You got a link with a good technical explanation in another reply. The
importance of that info may not be apparent if you are not familiar with
how email works. Let me try an analogy. Imagine email is just like
regular mail exept that everything is delivered by the sender in person
to a local post-office, which runs a truck with the mail to the
recipient's local post-office. All recipients pick up their mail at
their local post-office. A mail-server is a post-office. Every time mail
enters a post-office, it puts a "Received" line on the envelope, latest
at the top.
Say you go pick up all your mail and bring it home to sort at the
kitchen-table. The kitchen-table is procmail. You find junk-mail in the
pile on your kitchen-table and label it "return to sender" and bring it
back to the post-office. On the internet all junk-mail in practice has
forged sender address, so some innocent soul will get his mail-box
filled with "returns" that are actually not from him. The better way to
deal with junk-mail is to have your local post-office simply refuse any
mail from dubious commercial mass-mailers. That way innocent by-standers
are protected, and resources taken by bringing the junk all the way to
your kitchen-table are saved. If the mail was in fact not junk, the real
sender will be notified by his own local post-office of the failure,
because local post-offices will usually notify local customers when
their truck was unable to deliver.
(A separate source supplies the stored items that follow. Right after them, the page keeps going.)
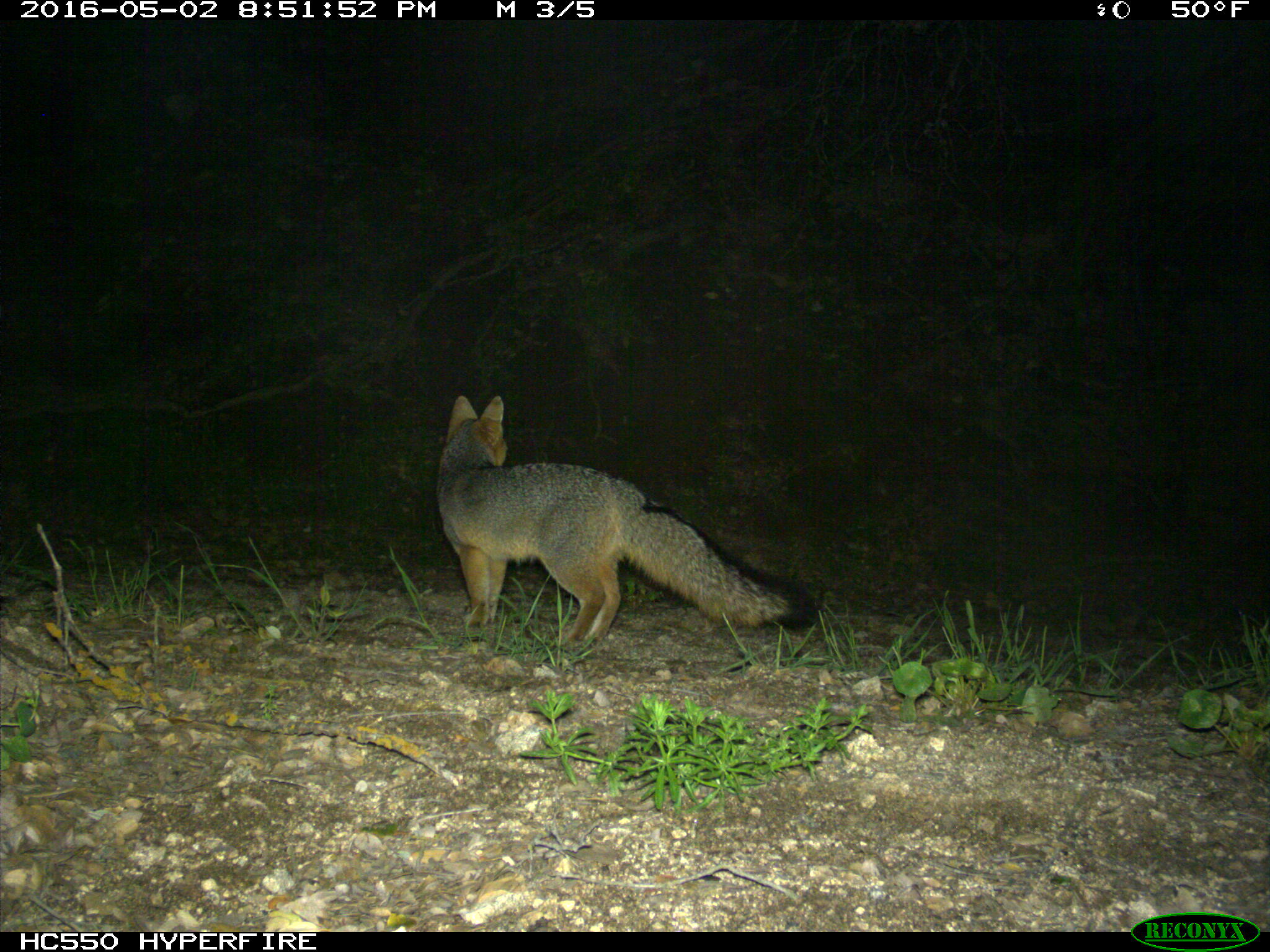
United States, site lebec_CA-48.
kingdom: Animalia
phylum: Chordata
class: Mammalia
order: Carnivora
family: Canidae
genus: Urocyon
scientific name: Urocyon cinereoargenteus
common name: gray fox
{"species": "Urocyon cinereoargenteus (gray fox)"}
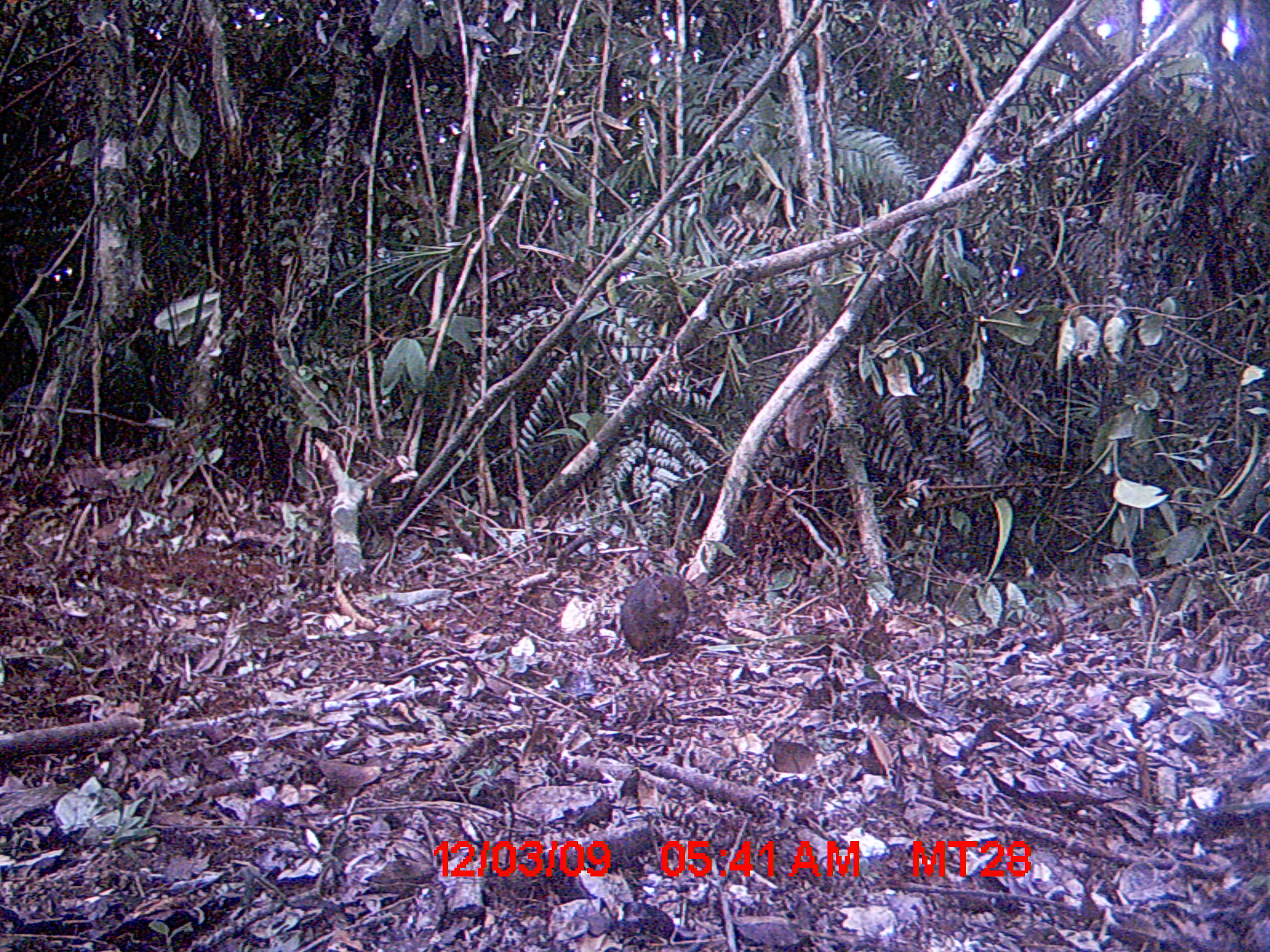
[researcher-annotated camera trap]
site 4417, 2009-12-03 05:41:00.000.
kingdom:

The recipient's post-office can in
some cases even inspect the contens of the mail WHILE THE DELIVERY VAN
IS WAITING and say "No thanks". This is the stage of delivery postfix
calls "Before-queue", and you want to reject as much as possible at this
stage, before the mail is put into your P.O.Box. Postfix can also mark
mail to be filtered, in effect have a clerk go over the mail that is to
be put into your P.O.Box after the delivery truck has left. At this
stage postfix can bounce stuff back to the sender (REJECT action), but
usually it is not advisable to do so. Just let postfix "drop it on the
floor" (DISCARD action). I imagine exim has similar options.
P.S: One effective way to send out loads of spam, is to send it to
non-existant adresses hosted on innocent, but misconfigured,
mail-servers. This misguided, old-fashioned post-office will then
proceed to deliver the entire mail "back" to the "sender" in its own
misguided mind, while it actually is helping spread spam by using its
good name and delivery system to deliver the spam mail to a third party.
In this day and age incompetence is actually just another name for evil,
and such old-timers will be summarliy put into a lot of RBL-lists.